Sweets From Morocco
Page 26
Hulbert bared his dentures in the parody of a smile. ‘Point taken, Miss.’
‘Are you going to come back to the house, Mr Hulbert? Join us for a cup of tea and a ham sandwich? Catch up on … things?’
Lewis recognised the sarcasm in his sister’s voice but there was nothing he could do to stop her and she continued, ‘It would be a chance to interrogate the witnesses again. Take a few more statements. Cast a few more aspersions.’
Hulbert raised his eyebrows, ‘No need, Miss. Someone…’ he stared at Tessa, ‘has already cast plenty of aspersions.’
Lewis laid a hand on his sister’s arm, determined to avoid the nastiness which threatened to develop. ‘Sorry, Mr Hulbert. We’re all a bit strung up.’
‘No need to apologise, sir,’ he spoke slowly and with a suggestion of condescension, ‘it’s perfectly understandable.’

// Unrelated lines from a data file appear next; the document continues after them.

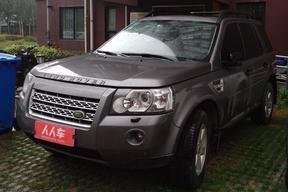 路虎-神行者2 2010款 2.2 TD4 自动SE柴油版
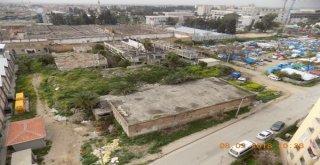 Büyükşehir Belediyesi'nden Adana Müze Kompleksine Çevre Düzenlemesi
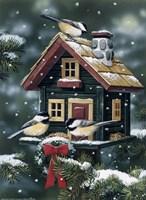 Winter Birdhouse Fine Art Print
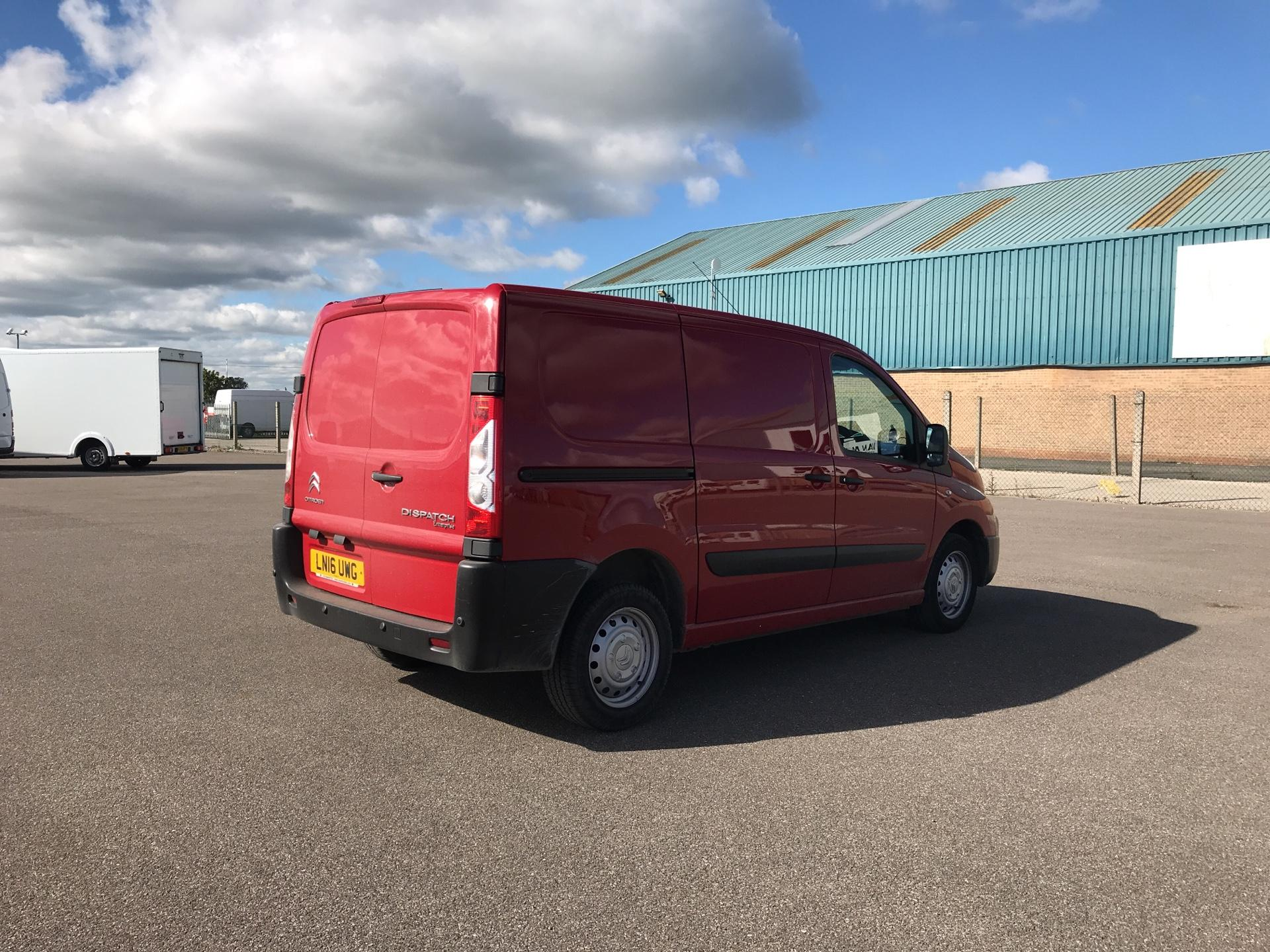 2016 Citroen Dispatch L1 DIESEL 1000 1.6 HDI H1 VAN ENTERPRISE EURO 4/5. AIR CON, SAT NAV (LN16UWG) Image 3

As the cars pulled away Lewis turned to watch Hulbert standing impassively outside the church.
Even the lacklustre vicar could do nothing to diminish the enormity of the graveside ritual. Tessa had seen dozens of coffins lowered into dozens of graves in dozens of films. Ashes to ashes. She’d heard those words quoted, sung and misappropriated, but she had never really, really seen or heard. Coming home and witnessing the effects of her mother’s death, watching her father’s brave agony and her brother’s bewilderment, had been draining enough but, by the time they laid Peggy Swinburne to rest beneath the sticky red clay, Tessa felt battered. Her mother’s body – the blue-grey eyes, the cheek with the black mole, her restless fingers, her heart – was about to be dumped in a hole in the ground. Left to rot. It was appalling.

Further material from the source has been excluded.